Sixteen years later, Halsey’s vision is finally coming to fruition on the corner of Western Avenue and 76th Street. The artist has made a name for herself with vibrant, large-scale works that pair her distinct visual reference points—street tags, Egyptology, public signage—and her new, public sculpture park is the largest expression of that vision yet. “ I always knew very early on that I would present in my neighborhood,” says Halsey, when we speak about the opening. “I thought how cool it could be if I could open something and democratize all of it where you don’t have to pay to play.”
The park, titled sister dreamer, is an open square decorated with eight 22-foot-tall pillars reminiscent of ancient Egyptian monuments. Unlike those monuments, which bore the faces of kings, these are modeled after local heroes, including Robin Daniels, CEO of the community organization Sisters of Watts; Rosie Lee Hooks, director of the Watts Towers Arts Center Campus; and Margaret Prescod, founder of the Black Coalition Fighting Back Serial Murders. They’re flanked by a cluster of sphinxes, benches, fountains, native plants, and fruit and vegetable gardens, merging the monumental with the natural. The installation will remain up for the next 18 months until it finds a more permanent home.

Halsey’s new park will also serve as a physical hub for her nonprofit Summaeverythang Community Center. She’s got plenty of projects in the works. So many, in fact, that she runs out of breath trying to explain them all when we speak. Her public programming falls under three general pillars. There’s art, which includes partnering with the Broad to bring public school students to the park for classes, as well as collaborations with LA arts organizations and the estates of creatives like Sister Corita Kent.
There’s education, including drop-in tutoring and a class on architectural imagination. Finally, there’s wellness: yoga, community dinners with James Beard-nominees like Chef Alisa, and walking and running clubs. (Act fast; the first running club has already raked in more than 300 sign ups.) On top of all that, sister dreamer will also hold jazz nights and film screenings. First on the docket is Arthur Jafa’s Love Is the Message. For Halsey, this kind of more-is-more maximalism is the natural evolution of her practice, and of what she’s grown up seeing as a need in the community. The kicker? It’s free. All of it.
For a taste of what’s to come, Halsey is launching the project with a block party-on-steroids on March 14, headlined by the surviving members of Parliament-Funkadelic.

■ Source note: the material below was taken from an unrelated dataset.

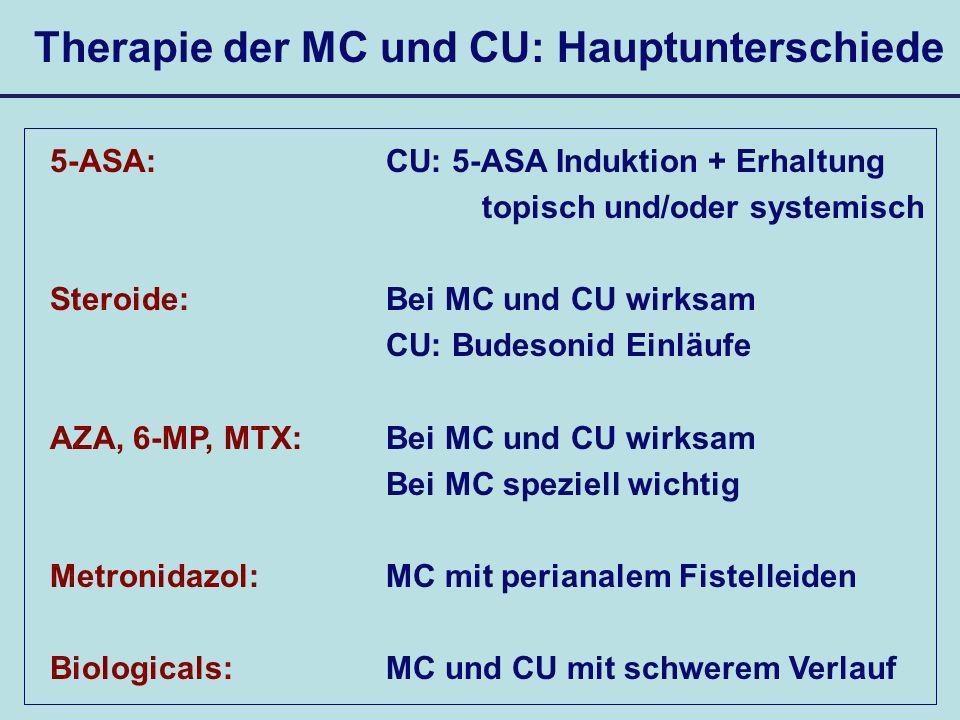 Therapie der MC und CU: Hauptunterschiede 5-ASA: Steroide: AZA, 6-MP, MTX: Metronidazol: Biologicals: CU: 5-ASA Induktion + Erhaltung topisch und/oder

Interested in seeing a crumping clown? One will be there. Looking for a drum line? Would it be an LA street fair without one? Double dutch, DJs, and a pop up skate park? Sure, why not? The space has come a long way since it was Halsey’s childhood ice cream shop, and she’s happy to help bring even more joy to the block. “The community always knew how to activate those spaces,” she says.
For now, Halsey says, the ambition is simple. Build something beautiful. Open the gates. See what happens next.